§ Direction: From the line that contains "Inspecting this photo, how" down to the last line of the data below, restate every line word for word, skipping any images.
----- Material provided -----
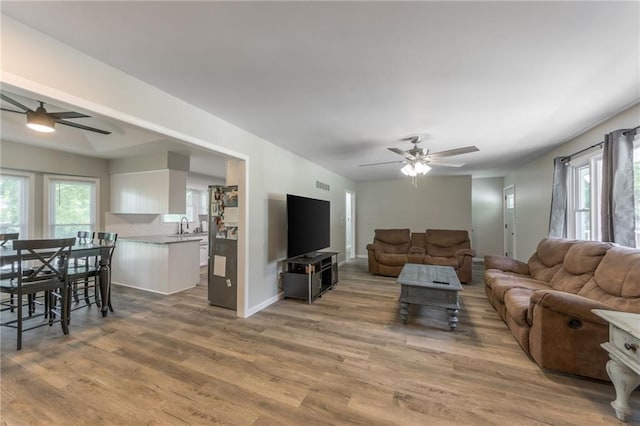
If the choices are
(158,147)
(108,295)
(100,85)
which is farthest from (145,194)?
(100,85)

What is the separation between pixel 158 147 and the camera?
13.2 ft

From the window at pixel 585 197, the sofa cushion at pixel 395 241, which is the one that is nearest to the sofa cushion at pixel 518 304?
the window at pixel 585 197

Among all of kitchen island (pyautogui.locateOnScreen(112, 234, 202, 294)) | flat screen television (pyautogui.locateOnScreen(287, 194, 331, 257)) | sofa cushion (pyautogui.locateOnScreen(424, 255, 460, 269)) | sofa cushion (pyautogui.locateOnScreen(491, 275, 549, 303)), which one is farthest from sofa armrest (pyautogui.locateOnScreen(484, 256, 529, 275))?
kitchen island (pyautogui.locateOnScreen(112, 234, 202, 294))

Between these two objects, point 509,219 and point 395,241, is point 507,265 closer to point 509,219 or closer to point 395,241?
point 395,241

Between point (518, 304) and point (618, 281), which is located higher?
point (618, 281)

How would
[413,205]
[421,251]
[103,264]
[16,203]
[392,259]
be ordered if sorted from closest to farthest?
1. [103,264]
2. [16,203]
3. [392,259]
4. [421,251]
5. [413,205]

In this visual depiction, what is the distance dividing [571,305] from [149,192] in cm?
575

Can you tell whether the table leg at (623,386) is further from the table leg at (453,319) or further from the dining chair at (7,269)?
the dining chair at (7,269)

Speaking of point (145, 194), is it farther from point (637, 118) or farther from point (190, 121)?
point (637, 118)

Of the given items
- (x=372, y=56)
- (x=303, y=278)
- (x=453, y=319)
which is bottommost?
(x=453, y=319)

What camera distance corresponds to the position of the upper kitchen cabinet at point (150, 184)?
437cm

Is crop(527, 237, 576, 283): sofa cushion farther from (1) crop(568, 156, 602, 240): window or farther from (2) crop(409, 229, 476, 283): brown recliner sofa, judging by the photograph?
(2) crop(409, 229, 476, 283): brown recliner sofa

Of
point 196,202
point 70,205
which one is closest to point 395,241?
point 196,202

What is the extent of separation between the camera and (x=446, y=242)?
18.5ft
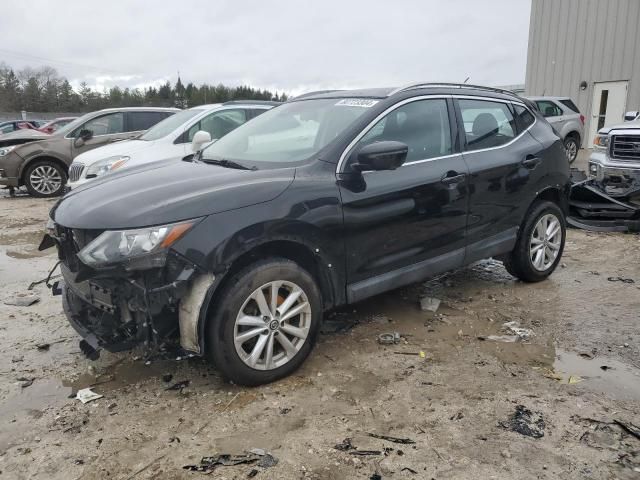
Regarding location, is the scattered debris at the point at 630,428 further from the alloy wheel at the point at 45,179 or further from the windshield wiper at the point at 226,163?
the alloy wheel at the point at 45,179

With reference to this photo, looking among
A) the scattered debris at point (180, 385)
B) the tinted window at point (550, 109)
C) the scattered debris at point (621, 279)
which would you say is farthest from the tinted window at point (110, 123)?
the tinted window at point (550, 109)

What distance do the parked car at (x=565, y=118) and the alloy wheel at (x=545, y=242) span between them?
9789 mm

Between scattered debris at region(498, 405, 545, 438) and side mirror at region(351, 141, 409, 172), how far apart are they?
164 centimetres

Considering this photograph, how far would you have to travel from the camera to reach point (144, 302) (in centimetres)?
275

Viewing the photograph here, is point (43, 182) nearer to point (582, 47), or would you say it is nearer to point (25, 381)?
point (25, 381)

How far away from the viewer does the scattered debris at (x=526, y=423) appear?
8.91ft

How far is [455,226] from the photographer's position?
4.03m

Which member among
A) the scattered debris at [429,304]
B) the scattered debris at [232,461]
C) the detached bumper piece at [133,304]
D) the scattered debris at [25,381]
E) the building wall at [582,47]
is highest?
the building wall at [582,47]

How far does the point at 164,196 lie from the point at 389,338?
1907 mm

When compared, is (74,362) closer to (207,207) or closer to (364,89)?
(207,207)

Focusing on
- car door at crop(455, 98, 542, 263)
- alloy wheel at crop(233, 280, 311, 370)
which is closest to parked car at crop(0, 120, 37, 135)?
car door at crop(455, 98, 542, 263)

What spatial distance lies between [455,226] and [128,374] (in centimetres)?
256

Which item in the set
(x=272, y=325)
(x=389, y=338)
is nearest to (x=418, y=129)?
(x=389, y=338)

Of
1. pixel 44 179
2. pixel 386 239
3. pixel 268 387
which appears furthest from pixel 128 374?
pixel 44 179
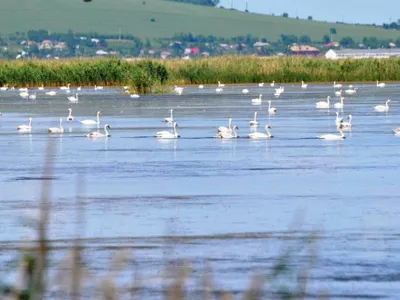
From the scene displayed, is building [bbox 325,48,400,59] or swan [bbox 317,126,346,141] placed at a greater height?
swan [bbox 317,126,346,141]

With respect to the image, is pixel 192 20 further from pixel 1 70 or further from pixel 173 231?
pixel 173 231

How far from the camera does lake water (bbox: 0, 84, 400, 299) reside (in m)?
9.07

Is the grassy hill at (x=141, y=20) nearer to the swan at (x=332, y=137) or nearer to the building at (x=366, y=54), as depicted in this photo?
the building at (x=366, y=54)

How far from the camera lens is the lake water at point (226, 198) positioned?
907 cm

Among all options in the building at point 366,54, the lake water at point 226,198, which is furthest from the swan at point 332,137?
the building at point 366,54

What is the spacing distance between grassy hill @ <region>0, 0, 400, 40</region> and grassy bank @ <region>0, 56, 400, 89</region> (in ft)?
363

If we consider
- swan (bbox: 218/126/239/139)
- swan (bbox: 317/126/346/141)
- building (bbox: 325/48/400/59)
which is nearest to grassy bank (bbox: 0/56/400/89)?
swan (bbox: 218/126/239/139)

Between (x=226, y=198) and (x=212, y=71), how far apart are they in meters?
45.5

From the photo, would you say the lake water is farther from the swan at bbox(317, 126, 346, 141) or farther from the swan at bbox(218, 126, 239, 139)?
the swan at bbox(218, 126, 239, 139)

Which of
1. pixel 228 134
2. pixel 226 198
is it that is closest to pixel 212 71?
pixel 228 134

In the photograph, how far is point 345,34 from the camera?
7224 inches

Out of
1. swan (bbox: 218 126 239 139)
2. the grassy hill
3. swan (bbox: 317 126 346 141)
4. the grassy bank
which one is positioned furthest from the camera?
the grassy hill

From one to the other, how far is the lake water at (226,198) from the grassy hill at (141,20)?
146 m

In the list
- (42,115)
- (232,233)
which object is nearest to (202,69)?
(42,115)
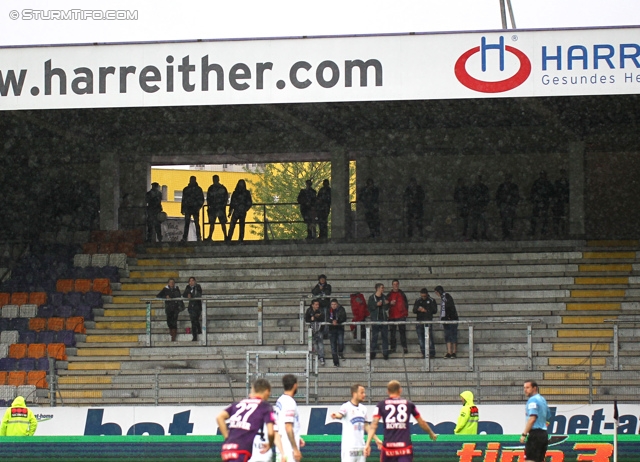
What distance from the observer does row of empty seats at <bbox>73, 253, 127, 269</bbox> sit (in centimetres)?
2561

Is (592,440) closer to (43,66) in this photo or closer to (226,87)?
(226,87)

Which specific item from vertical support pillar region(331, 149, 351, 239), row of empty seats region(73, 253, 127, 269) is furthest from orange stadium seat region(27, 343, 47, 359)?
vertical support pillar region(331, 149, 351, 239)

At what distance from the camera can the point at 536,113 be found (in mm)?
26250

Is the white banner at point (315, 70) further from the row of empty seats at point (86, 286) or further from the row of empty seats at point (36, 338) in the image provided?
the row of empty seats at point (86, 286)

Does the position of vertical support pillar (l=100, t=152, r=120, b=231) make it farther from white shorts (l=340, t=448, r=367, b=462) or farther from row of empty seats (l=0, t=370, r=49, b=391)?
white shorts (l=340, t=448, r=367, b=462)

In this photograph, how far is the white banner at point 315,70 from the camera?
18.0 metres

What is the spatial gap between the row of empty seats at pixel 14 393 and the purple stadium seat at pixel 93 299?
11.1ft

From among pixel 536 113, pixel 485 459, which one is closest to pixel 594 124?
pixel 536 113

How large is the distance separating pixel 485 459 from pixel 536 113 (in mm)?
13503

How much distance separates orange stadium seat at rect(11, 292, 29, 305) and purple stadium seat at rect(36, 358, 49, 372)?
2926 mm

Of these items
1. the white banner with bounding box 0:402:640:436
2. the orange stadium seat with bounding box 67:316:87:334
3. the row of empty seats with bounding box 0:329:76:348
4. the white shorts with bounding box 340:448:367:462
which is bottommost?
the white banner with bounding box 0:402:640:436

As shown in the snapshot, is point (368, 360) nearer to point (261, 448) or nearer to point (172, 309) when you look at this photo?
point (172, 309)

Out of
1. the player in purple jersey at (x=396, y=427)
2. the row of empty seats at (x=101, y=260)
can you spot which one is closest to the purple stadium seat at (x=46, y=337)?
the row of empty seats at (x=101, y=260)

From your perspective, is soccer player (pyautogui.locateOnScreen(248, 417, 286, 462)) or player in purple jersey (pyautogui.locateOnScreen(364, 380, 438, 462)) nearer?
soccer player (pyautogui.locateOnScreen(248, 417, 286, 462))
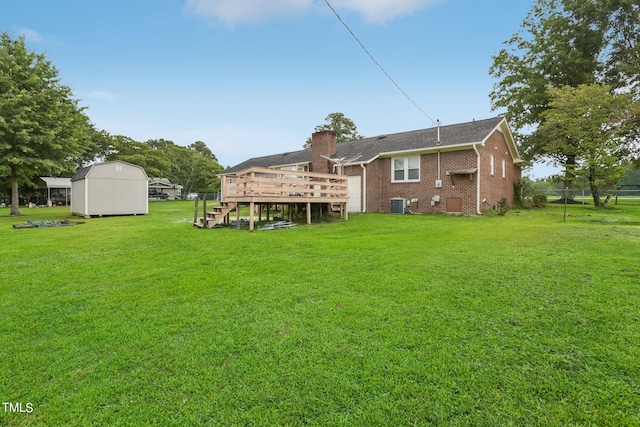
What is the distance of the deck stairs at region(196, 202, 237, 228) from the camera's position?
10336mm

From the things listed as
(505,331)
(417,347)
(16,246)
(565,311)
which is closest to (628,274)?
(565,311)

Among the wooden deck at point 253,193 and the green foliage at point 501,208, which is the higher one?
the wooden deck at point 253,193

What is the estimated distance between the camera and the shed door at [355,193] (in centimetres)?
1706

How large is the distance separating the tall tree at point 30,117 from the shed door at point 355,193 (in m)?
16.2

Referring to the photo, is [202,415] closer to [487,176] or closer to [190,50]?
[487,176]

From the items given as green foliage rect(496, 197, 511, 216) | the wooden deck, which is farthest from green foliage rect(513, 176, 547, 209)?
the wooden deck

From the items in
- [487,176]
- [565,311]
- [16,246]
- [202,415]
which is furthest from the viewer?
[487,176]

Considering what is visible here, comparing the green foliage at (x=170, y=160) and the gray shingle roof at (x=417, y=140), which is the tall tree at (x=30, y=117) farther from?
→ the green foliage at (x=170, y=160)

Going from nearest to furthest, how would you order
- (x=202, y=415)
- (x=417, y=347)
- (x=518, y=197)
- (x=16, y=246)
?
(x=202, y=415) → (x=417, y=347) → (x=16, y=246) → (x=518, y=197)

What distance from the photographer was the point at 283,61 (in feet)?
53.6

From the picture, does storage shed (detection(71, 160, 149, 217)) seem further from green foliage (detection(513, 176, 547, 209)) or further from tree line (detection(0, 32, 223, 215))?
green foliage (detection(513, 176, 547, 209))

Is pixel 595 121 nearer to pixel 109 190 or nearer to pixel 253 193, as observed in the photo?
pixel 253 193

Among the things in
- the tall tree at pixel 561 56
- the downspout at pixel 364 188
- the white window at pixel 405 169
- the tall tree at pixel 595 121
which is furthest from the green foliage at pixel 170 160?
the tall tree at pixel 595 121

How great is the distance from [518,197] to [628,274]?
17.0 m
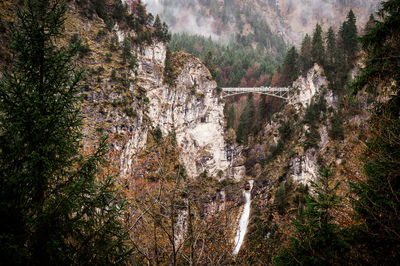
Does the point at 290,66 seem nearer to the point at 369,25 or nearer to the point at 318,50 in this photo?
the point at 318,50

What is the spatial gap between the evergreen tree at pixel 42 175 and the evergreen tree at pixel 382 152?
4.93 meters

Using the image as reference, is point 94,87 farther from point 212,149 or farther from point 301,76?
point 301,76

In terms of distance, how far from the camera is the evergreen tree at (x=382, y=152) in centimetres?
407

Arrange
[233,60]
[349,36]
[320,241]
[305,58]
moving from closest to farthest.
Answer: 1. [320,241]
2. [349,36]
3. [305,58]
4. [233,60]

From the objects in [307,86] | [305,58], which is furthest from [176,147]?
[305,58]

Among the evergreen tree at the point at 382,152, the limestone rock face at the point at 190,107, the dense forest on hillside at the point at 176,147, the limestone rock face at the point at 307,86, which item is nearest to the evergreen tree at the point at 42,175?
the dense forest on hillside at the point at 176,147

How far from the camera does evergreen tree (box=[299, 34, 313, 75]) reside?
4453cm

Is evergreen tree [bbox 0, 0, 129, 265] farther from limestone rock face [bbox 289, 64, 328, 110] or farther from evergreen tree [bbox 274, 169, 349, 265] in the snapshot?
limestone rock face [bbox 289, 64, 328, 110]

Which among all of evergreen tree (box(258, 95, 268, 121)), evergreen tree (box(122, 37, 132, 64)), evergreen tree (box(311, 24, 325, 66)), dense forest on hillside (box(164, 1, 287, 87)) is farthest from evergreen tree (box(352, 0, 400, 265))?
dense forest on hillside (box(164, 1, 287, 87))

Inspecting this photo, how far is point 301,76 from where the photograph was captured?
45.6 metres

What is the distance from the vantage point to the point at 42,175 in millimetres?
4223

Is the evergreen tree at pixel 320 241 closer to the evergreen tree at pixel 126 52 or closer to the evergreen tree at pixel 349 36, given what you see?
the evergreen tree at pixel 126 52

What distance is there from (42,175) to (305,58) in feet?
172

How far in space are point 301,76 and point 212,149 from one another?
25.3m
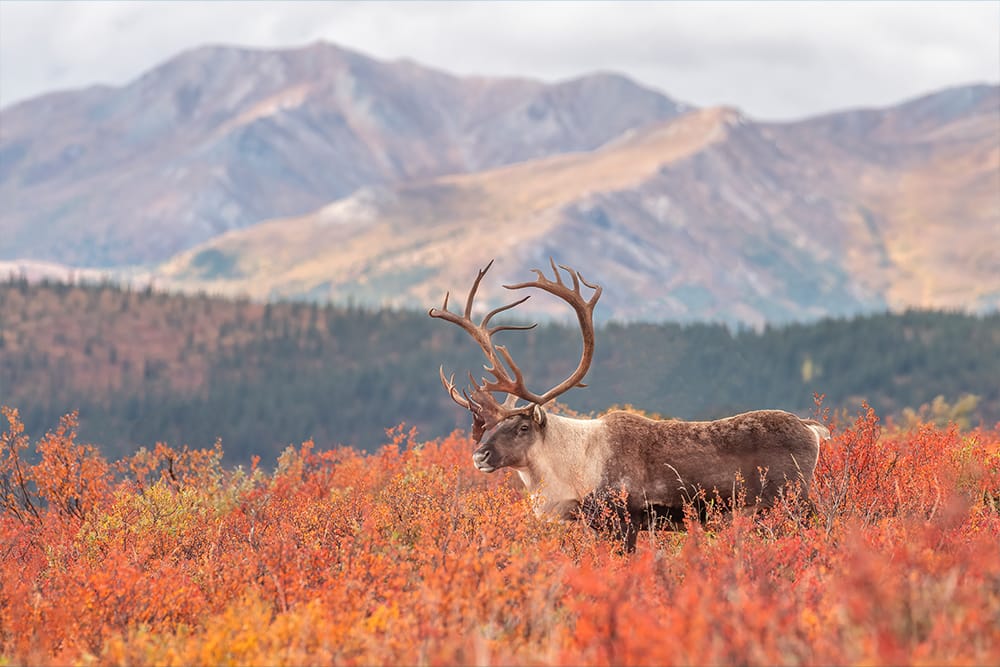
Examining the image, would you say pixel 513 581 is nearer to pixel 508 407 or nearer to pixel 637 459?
-----
§ Expected output:
Inspecting this photo, how far is point 301,76 from where the photograph was captured?
45.6 metres

What is the distance from the vantage point to the point at 42,175 in millimetres?
4223

Is the evergreen tree at pixel 320 241 closer to the evergreen tree at pixel 126 52 or closer to the evergreen tree at pixel 349 36, given what you see?
the evergreen tree at pixel 126 52

What distance is there from (42,175) to (305,58) in feet?
172

How far in space are point 301,76 and point 212,149 from one another?
25.3m
Examining the image, would you say pixel 513 581 is nearer to pixel 508 407 or nearer to pixel 637 459?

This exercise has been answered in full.